Sunday, November 29, 2009

Growing

I feel like I'm doing a lot of growing up real fast.

I'm glad I went to church today. I'm glad I have friends like the one who went to church with me.

The message was one I needed to hear. I am plagued with fears - still, goddammit - and today the pastor spoke on the fear of insignificance, which is one of mine.

Fear.

Trust.

I have to choose one, or be ruled by the other.

Isn't growing fun? I know fun times are being had by all on this end of the keyboard.

Friday, November 27, 2009

20/20

I really hope that when I get to heaven, and can see the whole path of my life at once, that I will finally see what the lessons are that I'm supposed to be learning now, and will realize that all my stress in the present was for a purpose, it really was.

Friday, November 13, 2009

Peace?

I had so many other things I was going to write about.

The return of bitch mom with her whiney little girl; the man who had a stroke who can write but can't speak clearly; the strange dynamic at work.

Instead.

I know that if God wasn't a part of my life I would have a hole in my heart.

I wouldn't say he's a huge part of my life...I don't do the external stuff like read the Bible or pray a lot or go to Church (so according to everything I learned in Sunday School I should be shrinking or something)...but now I know that if I cut him out of my life I'd have a hole.

A surprisingly large and painful hole.

Huh.

I'm not at peace. I wish I was. But instead of the active rage and dissatisfaction I now feel...silent surprise. That's not quite right. It isn't surprise so much as a discovery of something I didn't know was there, something I'm not sure I expected or wanted to find and now I have do something about what I've found.

Like apologize. Or repent. Or something equally unpleasant.

That's what I'm pondering on tonight. That and the unexpected well of pain and hurt and anger I have right next to that not-a-hole-today.

Tuesday, November 10, 2009

Oink, Oink

I spent the last three days with almost all the flu-like symptoms.

Might have just had the flu.

Might have had the dreaded and feared Swine Flu....(insert scary music here).

It's amazing to me people's reactions to hearing that someone had the flu. I was hanging out with some people a few days before I got sick (so while I was the most contagious, sorry guys), and we were all talking about the hysteria surrounding this H1N1 'epidemic' and how it was taking focus from everything else, and what the government was trying to sneak past us while we were all in a paralysis of fear. We were all scoffers at that table, none of us afraid of the flu or of getting it because quite frankly, it's the flu. It hits a bit harder but in most cases people are sick for a few days or a week and then they get over it. I've even heard that most of the cases of flu right now are H1N1 because that's the strain going around, and that most people who have it think they have the regular flu (but that may not be true, I can't remember my source and thus have no way of knowing how accurate this is - but it makes sense to me).

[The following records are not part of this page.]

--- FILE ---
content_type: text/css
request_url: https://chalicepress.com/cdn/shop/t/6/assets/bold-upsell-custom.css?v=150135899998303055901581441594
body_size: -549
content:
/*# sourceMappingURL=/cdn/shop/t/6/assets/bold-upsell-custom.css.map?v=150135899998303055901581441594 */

Within hours of our scoffing, when we were hanging out with a few other people who had not been privy to our conversation, I mentioned that S. had the flu and wow, everyone straightened and pulled away from me in minute amounts and asked if it was the Swine Flu - even the scoffers from earlier.

I don't get it. When I say I'm not afraid of getting the Swine Flu I mean it. I'll do all I can short of hermitting myself in my apartment to avoid getting it, but in the end it's kind of outside my realm of control so what's the point of getting all twisted up about it? If I end up in the hospital or if I am one of the small, miniscule percentage who die from it, well...I can't do anything about that. I will either stay healthy, get sick and get better, or get sick and die. That's life in community. That's life in general. You live, you die, you don't always get to choose how that happens.

But apparently some people scoff the fear to hide their fear from themselves and others.

I understand that.

I don't understand their fear in the first place but I understand their hypocritical scoffing.


Either way, I feel better today. Off to work I go. I've been more worried about experiencing some kind of negative reprocussions for calling in sick three days in a row than about ending up in hospital, but if there's one good thing about this fear-mongering, there was no pressure from my employer to go to work once the word flu left my mouth. Hopefully that means I'll still have a full-time job when I look at the schedules today.